Recorded data:
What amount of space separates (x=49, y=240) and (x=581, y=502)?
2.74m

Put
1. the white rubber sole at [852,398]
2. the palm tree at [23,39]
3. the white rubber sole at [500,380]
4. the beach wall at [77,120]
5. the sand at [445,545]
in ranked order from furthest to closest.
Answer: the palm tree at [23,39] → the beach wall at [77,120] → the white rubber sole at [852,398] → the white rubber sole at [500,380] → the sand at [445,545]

**Task goal**:
Rewrite the entries above as a JSON list of strings, one string per line, skipping any blank lines.

**Answer for the task**:
[
  "What amount of space separates (x=49, y=240) and (x=581, y=502)?",
  "2.74m",
  "Put",
  "1. the white rubber sole at [852,398]",
  "2. the palm tree at [23,39]",
  "3. the white rubber sole at [500,380]",
  "4. the beach wall at [77,120]",
  "5. the sand at [445,545]",
  "in ranked order from furthest to closest.",
  "Answer: the palm tree at [23,39] → the beach wall at [77,120] → the white rubber sole at [852,398] → the white rubber sole at [500,380] → the sand at [445,545]"
]